### Extrait à lire
Le coup dur de Crémisan

L’une des histoires les plus connues de la Société Saint-Yves est l’affaire Crémisan. Les protestations et les actions en justice menées entre 2004 et 2015 pour empêcher la construction du mur de séparation dans la vallée de Crémisan près de Bethléem n’ont pas atteint l’objectif souhaité. À ce jour, le mur a été construit, tout en prévoyant une ouverture de 225 mètres dans le mur afin de relier le couvent et le monastère et de faciliter l’accès aux communautés desservies.

L’espace peut être fermé à tout moment. « Les propriétaires de terrains privés, d’autre part, n’ont pas eu cette chance. Leurs terres sont derrière le mur et ne peuvent être accessibles qu’à travers une « porte agricole » – explique Raffoul Rofa. C’est un accès construit sur le mur, qui ne peut être ouvert qu’à une certaine période de l’année, au moment de la récolte, et sous la condition d’en avoir la permission. C’est une grande injustice ».

Ennemis de personne

Dans la zone C de la Cisjordanie, la Société Saint-Yves travaille souvent à empêcher la démolition des bâtiments, comme le dit son directeur : « D’habitude, nous nous opposons au travers d’une action urgente. Je me souviens du cas d’une école à l’est de Bethléem, par exemple. Elle était proche d’une colonie et on lui a déclaré que les permis n’étaient pas en règle. Elle fut donc démolie. L’Autorité palestinienne l’a reconstruite et est venue demander notre assistance juridique. Ils sont venus le samedi et notre avocat a immédiatement préparé la pétition et l’a présentée à la Cour suprême. Cette école est toujours là. »

### Données de l'exercice
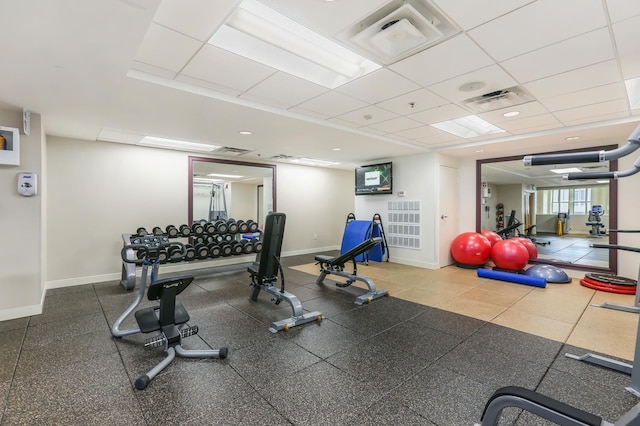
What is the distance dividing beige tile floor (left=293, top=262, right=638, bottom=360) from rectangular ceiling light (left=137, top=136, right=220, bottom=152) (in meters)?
3.47

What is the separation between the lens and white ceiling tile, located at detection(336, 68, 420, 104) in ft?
9.66

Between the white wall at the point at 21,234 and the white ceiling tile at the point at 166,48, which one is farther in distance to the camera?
the white wall at the point at 21,234

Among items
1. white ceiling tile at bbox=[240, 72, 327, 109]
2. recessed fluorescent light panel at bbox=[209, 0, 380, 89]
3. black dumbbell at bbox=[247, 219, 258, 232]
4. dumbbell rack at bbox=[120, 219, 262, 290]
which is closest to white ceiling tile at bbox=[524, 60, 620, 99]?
recessed fluorescent light panel at bbox=[209, 0, 380, 89]

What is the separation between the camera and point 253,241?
244 inches

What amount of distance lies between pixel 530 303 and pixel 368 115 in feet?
11.4

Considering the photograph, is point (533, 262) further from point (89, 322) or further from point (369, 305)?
point (89, 322)

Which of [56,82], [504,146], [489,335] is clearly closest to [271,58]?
[56,82]

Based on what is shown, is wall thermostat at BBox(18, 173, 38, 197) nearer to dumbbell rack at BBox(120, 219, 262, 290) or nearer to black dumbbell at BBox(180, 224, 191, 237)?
dumbbell rack at BBox(120, 219, 262, 290)

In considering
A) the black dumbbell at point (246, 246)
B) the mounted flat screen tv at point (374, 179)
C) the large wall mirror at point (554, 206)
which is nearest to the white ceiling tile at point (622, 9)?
the large wall mirror at point (554, 206)

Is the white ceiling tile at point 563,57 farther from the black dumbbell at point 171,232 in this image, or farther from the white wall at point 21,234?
the black dumbbell at point 171,232

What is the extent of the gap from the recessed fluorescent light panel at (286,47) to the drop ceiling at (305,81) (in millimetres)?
97

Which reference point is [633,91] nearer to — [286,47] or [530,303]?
[530,303]

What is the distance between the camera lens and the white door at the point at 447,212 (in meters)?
6.56

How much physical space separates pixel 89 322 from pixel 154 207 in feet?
9.54
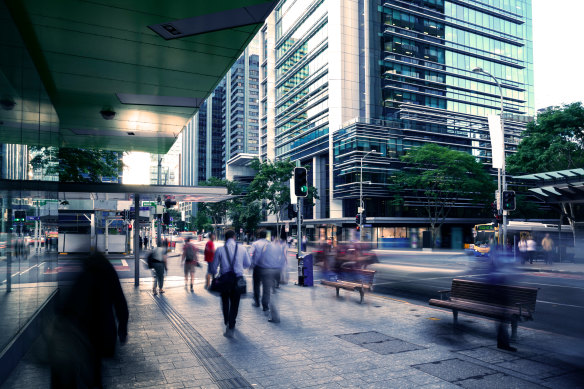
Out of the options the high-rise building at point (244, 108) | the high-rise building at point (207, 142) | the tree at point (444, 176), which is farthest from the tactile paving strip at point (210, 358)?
the high-rise building at point (207, 142)

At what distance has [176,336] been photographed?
7.36m

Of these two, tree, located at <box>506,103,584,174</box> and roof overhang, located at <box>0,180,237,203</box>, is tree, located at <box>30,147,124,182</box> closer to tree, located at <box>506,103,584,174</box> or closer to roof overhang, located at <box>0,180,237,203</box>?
roof overhang, located at <box>0,180,237,203</box>

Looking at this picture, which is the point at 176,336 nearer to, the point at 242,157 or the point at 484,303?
the point at 484,303

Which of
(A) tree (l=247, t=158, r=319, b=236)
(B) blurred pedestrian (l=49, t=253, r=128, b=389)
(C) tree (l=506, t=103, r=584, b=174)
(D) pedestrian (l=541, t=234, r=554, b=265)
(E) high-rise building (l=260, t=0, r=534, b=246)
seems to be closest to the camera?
(B) blurred pedestrian (l=49, t=253, r=128, b=389)

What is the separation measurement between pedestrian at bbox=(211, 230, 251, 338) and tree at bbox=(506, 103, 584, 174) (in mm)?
38995

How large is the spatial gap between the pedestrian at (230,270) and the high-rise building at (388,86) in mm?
41917

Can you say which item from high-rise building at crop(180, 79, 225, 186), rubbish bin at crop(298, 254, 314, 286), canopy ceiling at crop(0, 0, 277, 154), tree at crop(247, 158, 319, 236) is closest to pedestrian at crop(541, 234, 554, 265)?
rubbish bin at crop(298, 254, 314, 286)

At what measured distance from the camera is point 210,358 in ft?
19.8

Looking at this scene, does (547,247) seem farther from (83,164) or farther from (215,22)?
(215,22)

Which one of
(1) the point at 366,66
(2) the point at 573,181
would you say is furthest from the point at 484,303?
(1) the point at 366,66

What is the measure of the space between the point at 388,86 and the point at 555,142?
71.5 ft

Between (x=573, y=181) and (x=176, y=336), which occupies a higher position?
(x=573, y=181)

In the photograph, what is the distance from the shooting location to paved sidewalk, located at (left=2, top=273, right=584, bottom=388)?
17.0 feet

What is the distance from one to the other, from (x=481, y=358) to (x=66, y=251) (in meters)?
31.7
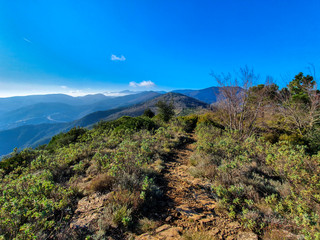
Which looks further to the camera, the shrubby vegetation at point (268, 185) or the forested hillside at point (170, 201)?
the shrubby vegetation at point (268, 185)

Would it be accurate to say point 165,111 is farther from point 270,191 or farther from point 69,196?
point 69,196

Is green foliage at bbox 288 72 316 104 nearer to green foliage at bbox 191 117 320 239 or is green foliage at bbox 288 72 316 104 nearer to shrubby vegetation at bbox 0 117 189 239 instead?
green foliage at bbox 191 117 320 239

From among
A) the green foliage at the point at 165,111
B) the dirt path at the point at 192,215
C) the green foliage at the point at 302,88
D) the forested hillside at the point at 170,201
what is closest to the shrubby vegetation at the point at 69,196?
the forested hillside at the point at 170,201

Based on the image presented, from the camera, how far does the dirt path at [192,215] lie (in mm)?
2252

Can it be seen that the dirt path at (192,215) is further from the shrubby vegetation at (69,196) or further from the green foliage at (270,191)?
the shrubby vegetation at (69,196)

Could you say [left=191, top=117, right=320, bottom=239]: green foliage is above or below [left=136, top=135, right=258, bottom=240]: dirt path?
above

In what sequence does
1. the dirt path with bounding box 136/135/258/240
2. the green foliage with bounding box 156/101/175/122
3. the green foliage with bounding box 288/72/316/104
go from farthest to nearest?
the green foliage with bounding box 156/101/175/122 → the green foliage with bounding box 288/72/316/104 → the dirt path with bounding box 136/135/258/240

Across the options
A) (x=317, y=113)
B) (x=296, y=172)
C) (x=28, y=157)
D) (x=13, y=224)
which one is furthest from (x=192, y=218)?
(x=317, y=113)

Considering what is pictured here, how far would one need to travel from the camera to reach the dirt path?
2.25 m

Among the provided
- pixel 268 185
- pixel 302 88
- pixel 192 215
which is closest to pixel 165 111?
pixel 302 88

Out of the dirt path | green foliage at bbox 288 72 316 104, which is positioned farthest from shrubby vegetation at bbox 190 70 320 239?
green foliage at bbox 288 72 316 104

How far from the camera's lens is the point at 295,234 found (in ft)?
6.99

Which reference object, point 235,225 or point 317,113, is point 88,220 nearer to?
point 235,225

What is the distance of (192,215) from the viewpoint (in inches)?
105
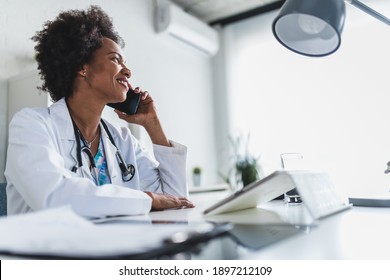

### Consigne
Écrivez la suite de l'extrait sur la Société Saint-Yves en partant de sa dernière phrase.

### Votre réponse
Les Palestiniens de Cisjordanie demandent également une assistance juridique en ce qui concerne les permis de circulation lorsqu’ils sont refusés. Souvent, les motivations fournies concernent la « sécurité ». Il appartient ensuite à la Société Saint-Yves d’essayer de comprendre les vraies raisons : ce peut être par homonymie avec des personnes considérées comme dangereuses ; ce peut être lié au fait que des membres de leur famille soient impliqués dans des problèmes judiciaires ou lié au fait que ces personnes aient participé à des manifestations de protestation.

A travers le travail des avocats, nous essayons également de dénoncer les « punitions collectives », comme dans le cas des attaques contre les soldats israéliens. Chaque fois qu’ils surviennent, la police force la fermeture des magasins et des rues ou demande aux personnes de rentrer chez elles. « Nous condamnons chaque acte de violence. Si quelqu’un fait une erreur, nous croyons qu’il doit être puni, mais personnellement, et non pas toute la communauté », souligne l’avocat Rofa. Dans ces cas, l’action menée par l’organisation consiste à écrire des lettres à la police, puis à compiler des rapports pour informer de l’incident.

« Nous croyons que notre travail contribue à la paix et nous ne le faisons pas parce que nous détestons quelqu’un – explique le directeur de la Société Saint-Yves -. Nous ne haïssons personne, mais nous sommes ici pour aider les pauvres et les opprimés, comme nous l’a dit Mgr Sabbah au moment de la fondation. C’est notre mission ».